EXERCISE INSTRUCTIONS: Only the lines from the one with "Which particular item of the" onward are wanted, through the last line of the entries, set down exactly.

RECORDS FOR THE TASK:

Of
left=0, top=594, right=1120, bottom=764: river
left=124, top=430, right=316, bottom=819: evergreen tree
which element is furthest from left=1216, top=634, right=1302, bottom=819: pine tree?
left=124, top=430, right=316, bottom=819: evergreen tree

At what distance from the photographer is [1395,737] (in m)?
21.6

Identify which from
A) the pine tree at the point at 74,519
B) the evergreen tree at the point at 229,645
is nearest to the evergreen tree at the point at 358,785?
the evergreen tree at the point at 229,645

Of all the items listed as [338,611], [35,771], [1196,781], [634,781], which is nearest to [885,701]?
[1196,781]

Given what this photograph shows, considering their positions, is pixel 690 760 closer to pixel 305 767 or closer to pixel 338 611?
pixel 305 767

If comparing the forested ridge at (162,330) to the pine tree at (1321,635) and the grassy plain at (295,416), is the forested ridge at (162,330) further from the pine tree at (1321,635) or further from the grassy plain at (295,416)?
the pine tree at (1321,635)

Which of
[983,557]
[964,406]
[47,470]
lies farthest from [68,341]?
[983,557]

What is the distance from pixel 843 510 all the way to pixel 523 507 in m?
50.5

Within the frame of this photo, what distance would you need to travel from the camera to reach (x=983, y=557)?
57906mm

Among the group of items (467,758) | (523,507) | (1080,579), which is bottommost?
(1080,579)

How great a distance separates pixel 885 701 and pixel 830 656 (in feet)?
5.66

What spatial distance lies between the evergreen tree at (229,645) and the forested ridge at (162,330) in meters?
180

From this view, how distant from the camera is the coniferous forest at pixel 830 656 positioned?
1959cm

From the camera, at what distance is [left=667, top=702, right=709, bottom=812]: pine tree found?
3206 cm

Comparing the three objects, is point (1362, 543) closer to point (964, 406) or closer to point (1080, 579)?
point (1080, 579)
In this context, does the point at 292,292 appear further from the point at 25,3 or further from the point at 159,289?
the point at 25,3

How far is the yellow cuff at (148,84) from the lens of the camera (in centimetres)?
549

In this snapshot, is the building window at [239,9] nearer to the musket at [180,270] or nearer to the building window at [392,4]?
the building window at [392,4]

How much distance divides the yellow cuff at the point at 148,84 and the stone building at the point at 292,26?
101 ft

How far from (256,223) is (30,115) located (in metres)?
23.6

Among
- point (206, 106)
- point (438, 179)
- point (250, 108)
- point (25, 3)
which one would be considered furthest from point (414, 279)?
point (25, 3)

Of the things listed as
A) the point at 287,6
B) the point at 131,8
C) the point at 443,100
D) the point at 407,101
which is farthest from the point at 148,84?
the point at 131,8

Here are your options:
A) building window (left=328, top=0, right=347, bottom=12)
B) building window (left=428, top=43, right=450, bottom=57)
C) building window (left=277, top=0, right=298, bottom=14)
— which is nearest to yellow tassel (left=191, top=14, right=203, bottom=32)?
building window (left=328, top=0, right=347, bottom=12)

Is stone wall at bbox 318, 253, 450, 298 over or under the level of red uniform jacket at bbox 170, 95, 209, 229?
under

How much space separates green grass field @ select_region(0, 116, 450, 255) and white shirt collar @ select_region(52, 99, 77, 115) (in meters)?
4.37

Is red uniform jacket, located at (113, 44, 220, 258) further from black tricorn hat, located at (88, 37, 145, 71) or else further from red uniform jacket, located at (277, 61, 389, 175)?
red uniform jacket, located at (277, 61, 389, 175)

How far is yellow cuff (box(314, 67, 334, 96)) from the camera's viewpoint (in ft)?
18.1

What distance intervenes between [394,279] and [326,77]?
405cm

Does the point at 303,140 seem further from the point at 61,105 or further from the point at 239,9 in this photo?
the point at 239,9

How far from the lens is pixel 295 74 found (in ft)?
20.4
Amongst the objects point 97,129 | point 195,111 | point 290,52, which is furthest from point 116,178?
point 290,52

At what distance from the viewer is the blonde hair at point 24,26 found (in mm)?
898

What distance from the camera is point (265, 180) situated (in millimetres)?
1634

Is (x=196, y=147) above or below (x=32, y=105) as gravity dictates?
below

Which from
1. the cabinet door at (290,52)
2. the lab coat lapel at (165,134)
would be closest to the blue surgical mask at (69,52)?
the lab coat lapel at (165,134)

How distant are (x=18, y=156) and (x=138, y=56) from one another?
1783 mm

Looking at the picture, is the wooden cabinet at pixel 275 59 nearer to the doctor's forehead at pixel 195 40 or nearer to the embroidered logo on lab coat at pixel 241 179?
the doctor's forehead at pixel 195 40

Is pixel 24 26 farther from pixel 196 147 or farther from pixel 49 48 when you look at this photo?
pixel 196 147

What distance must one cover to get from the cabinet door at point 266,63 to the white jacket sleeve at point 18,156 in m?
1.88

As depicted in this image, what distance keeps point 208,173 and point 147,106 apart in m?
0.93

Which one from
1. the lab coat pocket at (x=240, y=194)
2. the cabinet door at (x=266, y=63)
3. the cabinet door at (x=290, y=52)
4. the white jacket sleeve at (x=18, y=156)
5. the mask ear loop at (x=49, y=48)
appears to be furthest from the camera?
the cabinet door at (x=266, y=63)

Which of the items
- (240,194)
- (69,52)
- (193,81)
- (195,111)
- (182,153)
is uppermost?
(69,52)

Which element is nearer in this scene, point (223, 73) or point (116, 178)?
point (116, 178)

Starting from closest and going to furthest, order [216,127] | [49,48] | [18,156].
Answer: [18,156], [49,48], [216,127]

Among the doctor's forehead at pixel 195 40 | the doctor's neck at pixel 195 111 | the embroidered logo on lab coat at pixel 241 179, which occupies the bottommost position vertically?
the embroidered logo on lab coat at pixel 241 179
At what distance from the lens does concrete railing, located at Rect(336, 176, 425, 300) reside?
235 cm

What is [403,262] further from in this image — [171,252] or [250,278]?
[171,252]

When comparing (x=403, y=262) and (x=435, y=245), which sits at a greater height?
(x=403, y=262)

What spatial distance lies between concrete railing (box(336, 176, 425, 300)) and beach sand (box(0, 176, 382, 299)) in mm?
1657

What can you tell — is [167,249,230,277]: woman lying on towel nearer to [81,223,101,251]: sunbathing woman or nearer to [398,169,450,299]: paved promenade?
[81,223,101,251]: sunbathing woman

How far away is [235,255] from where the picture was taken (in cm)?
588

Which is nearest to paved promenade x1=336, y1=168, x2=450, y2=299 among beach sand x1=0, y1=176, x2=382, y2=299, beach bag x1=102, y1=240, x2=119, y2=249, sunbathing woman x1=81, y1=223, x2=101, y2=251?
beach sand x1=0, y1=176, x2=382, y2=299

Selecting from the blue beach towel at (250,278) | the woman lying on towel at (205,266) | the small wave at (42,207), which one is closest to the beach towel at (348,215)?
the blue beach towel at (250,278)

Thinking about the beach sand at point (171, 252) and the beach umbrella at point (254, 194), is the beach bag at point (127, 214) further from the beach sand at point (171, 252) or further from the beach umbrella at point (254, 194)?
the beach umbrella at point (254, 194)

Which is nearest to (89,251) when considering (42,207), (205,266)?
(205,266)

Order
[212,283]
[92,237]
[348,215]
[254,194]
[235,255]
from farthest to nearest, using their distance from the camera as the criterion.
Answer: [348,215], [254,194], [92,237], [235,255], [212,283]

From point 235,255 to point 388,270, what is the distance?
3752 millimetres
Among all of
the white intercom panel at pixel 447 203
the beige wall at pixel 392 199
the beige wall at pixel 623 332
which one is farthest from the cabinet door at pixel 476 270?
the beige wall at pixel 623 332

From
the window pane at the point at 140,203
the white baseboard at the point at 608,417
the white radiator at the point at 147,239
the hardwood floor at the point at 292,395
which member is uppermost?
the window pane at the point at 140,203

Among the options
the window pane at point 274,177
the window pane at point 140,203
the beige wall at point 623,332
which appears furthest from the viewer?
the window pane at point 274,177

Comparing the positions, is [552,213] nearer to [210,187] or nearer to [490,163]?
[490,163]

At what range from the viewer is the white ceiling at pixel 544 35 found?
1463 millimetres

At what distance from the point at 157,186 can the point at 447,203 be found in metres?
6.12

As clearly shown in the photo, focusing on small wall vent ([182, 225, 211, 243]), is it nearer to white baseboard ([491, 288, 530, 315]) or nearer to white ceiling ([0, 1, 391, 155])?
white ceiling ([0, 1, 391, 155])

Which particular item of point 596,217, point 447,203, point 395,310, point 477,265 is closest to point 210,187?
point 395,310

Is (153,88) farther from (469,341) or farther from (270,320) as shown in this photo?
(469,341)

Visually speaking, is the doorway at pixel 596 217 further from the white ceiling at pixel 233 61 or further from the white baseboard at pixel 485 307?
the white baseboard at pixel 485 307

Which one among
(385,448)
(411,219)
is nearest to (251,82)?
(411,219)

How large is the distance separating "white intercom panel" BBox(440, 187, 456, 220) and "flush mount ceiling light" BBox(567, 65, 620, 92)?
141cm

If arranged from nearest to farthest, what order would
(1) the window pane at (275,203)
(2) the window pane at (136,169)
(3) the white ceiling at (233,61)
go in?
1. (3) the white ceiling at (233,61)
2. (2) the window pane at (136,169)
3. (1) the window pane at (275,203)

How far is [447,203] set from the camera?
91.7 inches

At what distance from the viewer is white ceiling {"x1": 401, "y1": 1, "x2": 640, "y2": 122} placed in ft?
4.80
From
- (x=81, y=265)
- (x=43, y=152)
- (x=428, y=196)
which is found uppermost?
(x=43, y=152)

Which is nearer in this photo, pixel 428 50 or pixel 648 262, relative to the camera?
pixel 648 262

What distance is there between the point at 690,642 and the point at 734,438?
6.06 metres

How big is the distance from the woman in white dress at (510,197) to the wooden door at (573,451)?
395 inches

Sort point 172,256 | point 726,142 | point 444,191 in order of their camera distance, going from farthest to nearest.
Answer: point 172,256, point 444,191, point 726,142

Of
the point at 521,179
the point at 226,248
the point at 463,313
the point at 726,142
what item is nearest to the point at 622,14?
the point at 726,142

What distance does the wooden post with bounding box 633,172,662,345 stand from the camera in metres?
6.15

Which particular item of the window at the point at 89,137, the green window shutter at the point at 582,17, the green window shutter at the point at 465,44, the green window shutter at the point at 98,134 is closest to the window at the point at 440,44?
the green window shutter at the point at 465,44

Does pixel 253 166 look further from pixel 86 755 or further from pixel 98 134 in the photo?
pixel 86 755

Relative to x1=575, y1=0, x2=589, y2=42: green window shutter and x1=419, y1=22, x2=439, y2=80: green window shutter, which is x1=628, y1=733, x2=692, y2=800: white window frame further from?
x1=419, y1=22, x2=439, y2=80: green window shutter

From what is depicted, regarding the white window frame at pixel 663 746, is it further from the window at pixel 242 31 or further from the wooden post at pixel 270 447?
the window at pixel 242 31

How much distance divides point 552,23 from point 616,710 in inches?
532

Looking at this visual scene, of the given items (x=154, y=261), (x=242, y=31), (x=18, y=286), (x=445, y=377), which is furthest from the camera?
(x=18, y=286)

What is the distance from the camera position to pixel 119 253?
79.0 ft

REPLY:
Which particular item of the window at the point at 89,137, the green window shutter at the point at 582,17, the green window shutter at the point at 465,44, the green window shutter at the point at 98,134 is closest to the window at the point at 440,44?
the green window shutter at the point at 465,44

Does pixel 253 166 look further from pixel 86 755 or further from pixel 98 134 in the photo?
pixel 86 755

Relative to x1=575, y1=0, x2=589, y2=42: green window shutter and x1=419, y1=22, x2=439, y2=80: green window shutter, which is x1=628, y1=733, x2=692, y2=800: white window frame further from?
x1=419, y1=22, x2=439, y2=80: green window shutter

From what is depicted, regarding the white window frame at pixel 663 746, is it further from the window at pixel 242 31 or further from the wooden post at pixel 270 447?
the window at pixel 242 31

How much distance divides point 552,23 from point 616,710 in inches?
532

Looking at this visual scene, of the given items (x=154, y=261), (x=242, y=31), (x=18, y=286), (x=445, y=377), which is furthest from the camera?
(x=18, y=286)

What is the distance from the camera position to pixel 119 253?
79.0 ft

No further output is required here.